Der Bund begrenzt die Direktzahlungen hauptsächlich mittels der sogenannten Standardarbeitskraft (SAK), einem Konstrukt des Bundesamtes für Landwirtschaft; diese soll den jährlichen Arbeitsaufwand eines Betriebes widerspiegeln. Eine SAK entspricht 2600 Stunden, die beispielsweise für 1000 Hochstamm-Obstbäume, 0,93 Hektaren Rebfläche in Steillage oder 25,6 Milchkühe aufgewendet werden müssen – so die Definition. Pro SAK zahlt der Bund maximal 70'000 Franken.

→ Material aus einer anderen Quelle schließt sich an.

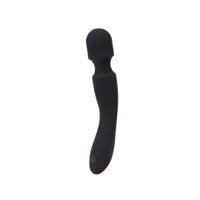 Mantric Rechargeable Wand Vibrator - was £69.99, now £28.00 | Lovehoney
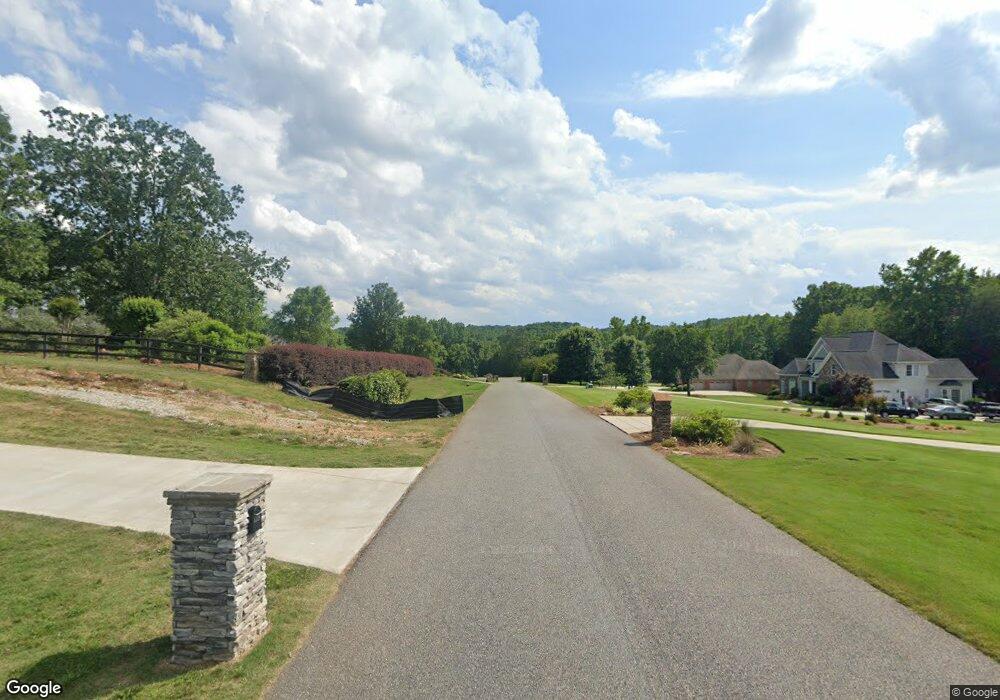 0 Homestead Dr, Gainesville, GA 30506 - photo 1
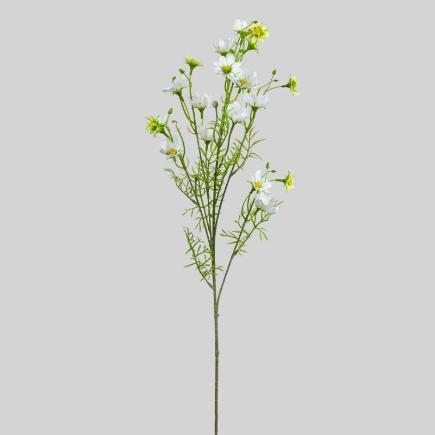 MARGARITA X6 83 CM BLANCO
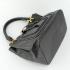 Replica Chloe  80597 Ladies Handbag Lambskin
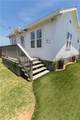 227 11th Street - Photo 13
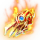 00003.PNG
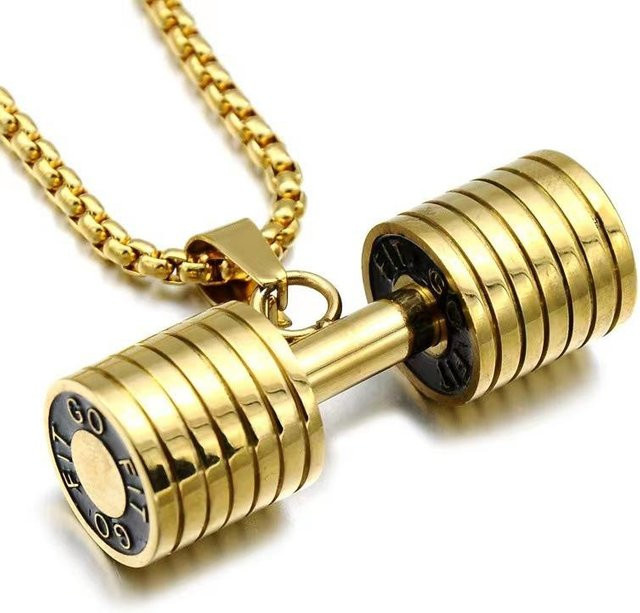 YIRAN Ring - Bild 1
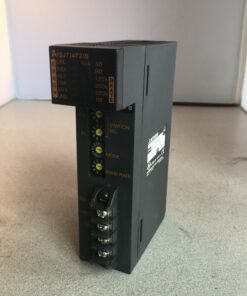 Mitsubishi Datalink Unit A1SJ71AT212B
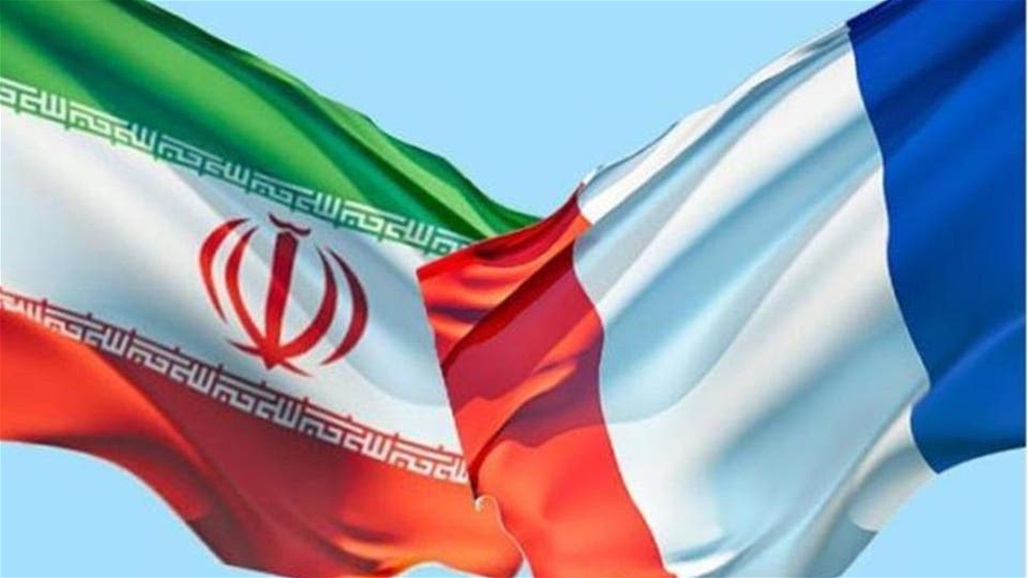 باريس تجدد مطالبتها لطهران بالإفراج عن أكاديمية فرنسية من أصل إيراني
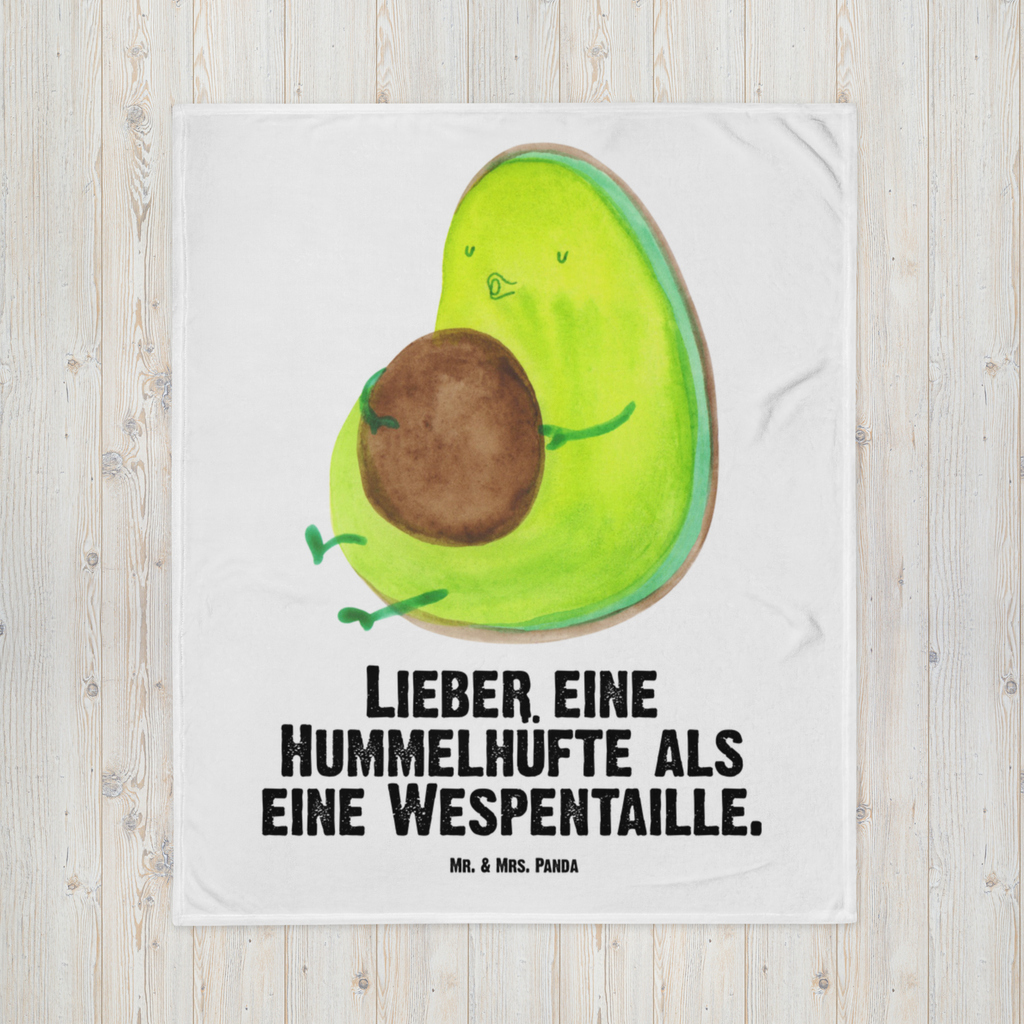 Babydecke Avocado pfeift Babydecke, Babygeschenk, Geschenk Geburt, Babyecke Kuscheldecke, Krabbeldecke, Avocado, Veggie, Vegan, Gesund, Diät, Abnehmen, Ernährung, dick sein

So viel bekommt der Präsident

Damit Landwirte überhaupt Direktzahlungen bekommen, müssen sie diverse Mindestanforderungen erfüllen. Der Betrieb muss beispielsweise mindestens 0,25 einer Standardarbeitskraft ausweisen, für Bauern gilt eine Altersgrenze von 65 Jahren, und sie müssen mindestens einen landwirtschaftlichen Nebenerwerbskurs, der etwas mehr als ein Jahr dauert, als Ausbildung ausweisen können.

53'232 Landwirtschaftsbetriebe gab es 2015 in der Schweiz. Wie viel die einzelnen Betriebe erhalten, ist nicht öffentlich. Durchschnittswerte haben wenig Aussagekraft, weil die Streuung sehr gross ist. Im Kanton Zürich etwa haben 2014 von 3065 Betrieben 707 weniger als 25'000 Franken erhalten, dafür 229 über 100'000. Bauernpräsident Ritter bekommt laut eigenen Angaben im «SonntagsBlick» 85'018.05 Franken für seine 28 Hektaren Kulturland im Berggebiet.

Wenn sich heute die WAK mit den Subventionen für die Bauern befasst, wird es nur darum gehen, wie viel Geld sie bekommen sollen. Die Art und Weise, wie das Geld verteilt wird, bleibt vorerst wohl unverändert. Erst ab 2019, wenn die nächste Vierjahresperiode in die Vernehmlassung geht, könnten neue Reformen zustande kommen.